§ DATASET EXCERPTS

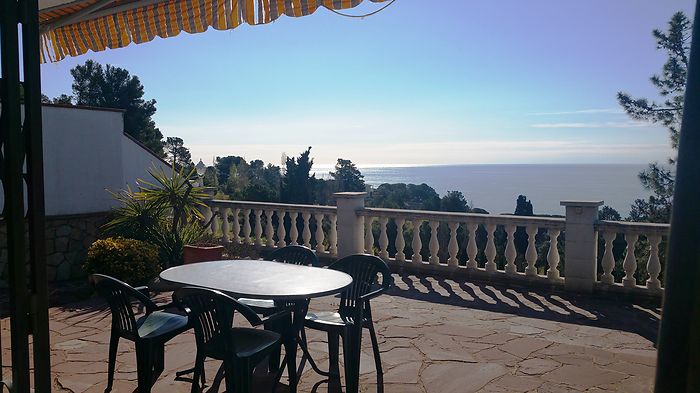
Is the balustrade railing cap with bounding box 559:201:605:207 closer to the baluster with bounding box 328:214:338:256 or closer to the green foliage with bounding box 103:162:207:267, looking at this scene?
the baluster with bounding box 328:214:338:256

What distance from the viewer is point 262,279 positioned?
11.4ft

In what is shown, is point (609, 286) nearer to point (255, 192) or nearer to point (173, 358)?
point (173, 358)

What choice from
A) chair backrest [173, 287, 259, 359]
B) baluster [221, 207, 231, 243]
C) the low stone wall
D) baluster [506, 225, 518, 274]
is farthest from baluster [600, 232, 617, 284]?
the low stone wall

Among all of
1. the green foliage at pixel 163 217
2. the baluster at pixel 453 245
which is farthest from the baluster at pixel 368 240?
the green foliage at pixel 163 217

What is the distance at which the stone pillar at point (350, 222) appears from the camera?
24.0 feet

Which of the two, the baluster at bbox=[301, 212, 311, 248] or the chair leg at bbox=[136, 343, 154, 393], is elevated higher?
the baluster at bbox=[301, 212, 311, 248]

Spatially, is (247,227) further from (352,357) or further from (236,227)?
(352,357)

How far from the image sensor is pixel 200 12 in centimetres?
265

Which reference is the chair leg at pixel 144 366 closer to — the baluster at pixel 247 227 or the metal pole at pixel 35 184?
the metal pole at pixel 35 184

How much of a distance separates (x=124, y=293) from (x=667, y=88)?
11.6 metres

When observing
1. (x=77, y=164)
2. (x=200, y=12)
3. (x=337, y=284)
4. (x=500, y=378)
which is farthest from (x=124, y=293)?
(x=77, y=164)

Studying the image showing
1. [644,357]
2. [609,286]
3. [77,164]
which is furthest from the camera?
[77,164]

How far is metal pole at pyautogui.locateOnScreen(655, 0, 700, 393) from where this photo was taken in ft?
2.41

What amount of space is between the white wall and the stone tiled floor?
---
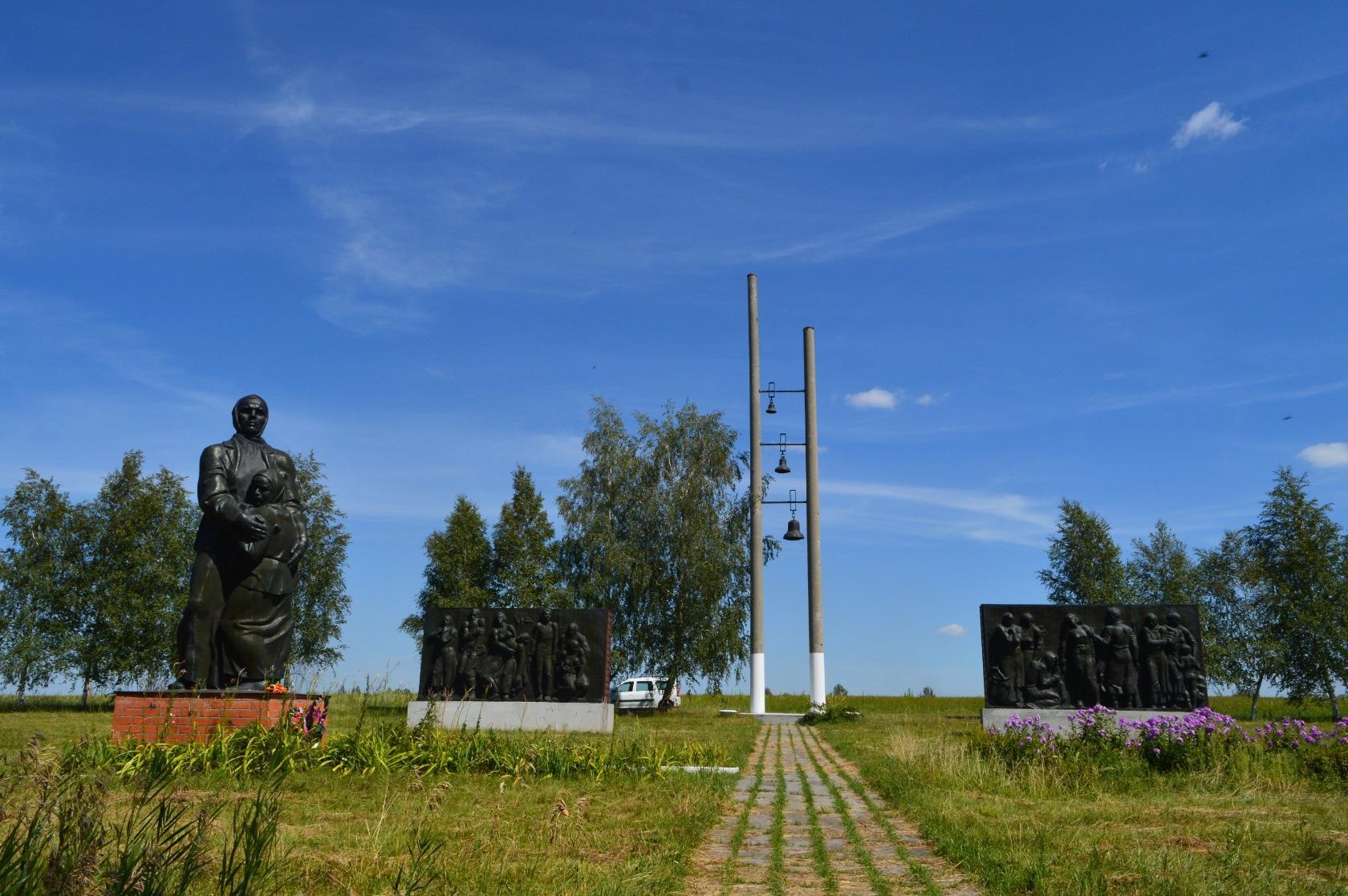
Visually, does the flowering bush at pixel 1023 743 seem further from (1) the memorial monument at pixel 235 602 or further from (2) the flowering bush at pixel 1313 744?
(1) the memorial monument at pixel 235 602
---
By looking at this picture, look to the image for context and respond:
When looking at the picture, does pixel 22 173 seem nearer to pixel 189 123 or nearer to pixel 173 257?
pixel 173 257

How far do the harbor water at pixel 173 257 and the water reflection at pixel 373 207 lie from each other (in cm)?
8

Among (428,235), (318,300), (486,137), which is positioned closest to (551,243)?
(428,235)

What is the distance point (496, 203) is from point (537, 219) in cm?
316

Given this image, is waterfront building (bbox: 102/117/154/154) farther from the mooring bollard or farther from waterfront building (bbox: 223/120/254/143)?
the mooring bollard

§ SHORT EXERCISE
Pull out each line of the material above that contains the word "When", and copy every such line in full.

§ THE REPLY
When observing
When looking at the picture, does pixel 22 173 seem nearer to pixel 189 123 or nearer to pixel 173 257?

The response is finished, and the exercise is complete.